Health Model
GSLB continuously probes every IP behind a record and drives each one through a quad-state health model. Only healthy states appear in DNS answers, so the model is what makes GSLB answers reflect reality. This page covers the probe configuration, the states and transitions, and how state maps to DNS inclusion.
Probe types
A record's probe object defines its health check. Three probe types are supported:
| Type | What it does | Success criteria |
|---|---|---|
http | HTTP GET to path on port | Response status matches expected_status_codes. |
https | HTTPS GET (TLS) to path on port | As HTTP, plus TLS handshake. Optional skip_ssl_verify for self-signed certs. |
tcp | TCP connect to port | Connection establishes successfully. |
Probe configuration
| Field | Applies to | Notes |
|---|---|---|
type | all | http, https, or tcp. |
port | all | Target port. |
path | http/https | Request path (default /). |
host_header | http/https | Explicit Host header for the probe. |
interval | all | Seconds between probes: one of 10, 20, 30, 60, 90, 120, 180, 300. |
timeout | all | Probe timeout, 0.1–3.0 seconds. |
enabled | all | false pauses probing without deleting the config. |
warning_threshold | all | Consecutive failures before warning. |
critical_threshold | all | Consecutive failures before critical. |
passing_threshold | all | Consecutive successes required to fully recover (default 1, max 10). Values > 1 enable the anti-flapping recovery state. |
expected_status_codes | http/https | Accepted status ranges, e.g. ["200-299", "301"]. Default ["200-399"]. |
follow_redirects | http/https | Follow HTTP redirects (default true). |
skip_ssl_verify | https | Skip TLS certificate verification (default false). |
Pausing a probe (enabled: false) keeps the configuration and the last known health state but stops issuing checks — useful for planned maintenance where you don't want probe noise. To stop checking and drop the config entirely, send probe: null on a record update.
Health states
Each IP is always in exactly one of four states:
| State | Meaning | In DNS answers? |
|---|---|---|
passing | Healthy — no consecutive failures. | ✅ Yes |
warning | Degraded — failing but not yet evicted. Probed more aggressively. | ✅ Yes |
critical | Unhealthy — evicted from DNS. Circuit breaker active. | ❌ No |
recovery | Coming back — succeeding again but held until stable (only when passing_threshold > 1). | ❌ No |
The rule that matters for traffic: passing and warning IPs are served; critical and recovery IPs are excluded. warning is deliberately still served — it is an early-warning signal, not an eviction. Eviction happens only at critical.
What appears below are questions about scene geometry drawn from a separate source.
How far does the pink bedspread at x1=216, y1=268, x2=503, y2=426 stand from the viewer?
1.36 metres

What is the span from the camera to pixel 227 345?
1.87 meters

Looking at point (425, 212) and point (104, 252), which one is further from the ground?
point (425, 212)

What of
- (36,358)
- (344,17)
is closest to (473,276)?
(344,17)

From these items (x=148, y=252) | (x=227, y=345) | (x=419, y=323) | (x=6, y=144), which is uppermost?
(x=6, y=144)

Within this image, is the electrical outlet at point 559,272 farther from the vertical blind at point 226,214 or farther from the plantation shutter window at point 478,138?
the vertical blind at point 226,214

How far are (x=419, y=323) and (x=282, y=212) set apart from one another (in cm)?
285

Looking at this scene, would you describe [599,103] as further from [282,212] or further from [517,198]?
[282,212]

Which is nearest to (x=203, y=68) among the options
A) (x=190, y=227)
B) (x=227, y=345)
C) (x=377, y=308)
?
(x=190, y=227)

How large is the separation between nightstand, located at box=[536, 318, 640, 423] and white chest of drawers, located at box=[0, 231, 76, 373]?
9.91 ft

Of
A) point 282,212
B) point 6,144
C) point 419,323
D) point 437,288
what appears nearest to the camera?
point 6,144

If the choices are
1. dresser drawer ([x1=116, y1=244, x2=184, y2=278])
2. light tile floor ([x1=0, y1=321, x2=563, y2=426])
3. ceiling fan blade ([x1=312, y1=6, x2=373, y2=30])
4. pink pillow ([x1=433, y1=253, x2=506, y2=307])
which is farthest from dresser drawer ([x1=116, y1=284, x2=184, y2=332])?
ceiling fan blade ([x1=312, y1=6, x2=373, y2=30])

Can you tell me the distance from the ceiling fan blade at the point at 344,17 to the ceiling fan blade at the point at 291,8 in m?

At a glance — probe results walk each IP through the four states, and only two are served in DNS:
State transitions
Failure path
passing ──(failures ≥ warning_threshold)──► warning ──(failures ≥ critical_threshold)──► critical
Consecutive probe failures walk an IP down: passing → warning once failures reach warning_threshold, then warning → critical once they reach critical_threshold.
Recovery path
Recovery depends on passing_threshold:
Default (passing_threshold = 1) — direct recovery. A single successful probe returns a warning or critical IP straight to passing.
Anti-flapping mode (passing_threshold > 1) — recovery is gated through the recovery state:
critical/warning ──(first success)──► recovery ──(passing_threshold consecutive successes)──► passing
▲ │
└──────────(any failure)───────────┘
A recovering IP must string together passing_threshold consecutive successes before it is trusted back into DNS. A single failure during recovery drops it back to critical and resets the recovery counter. This prevents an unstable endpoint from flapping in and out of rotation.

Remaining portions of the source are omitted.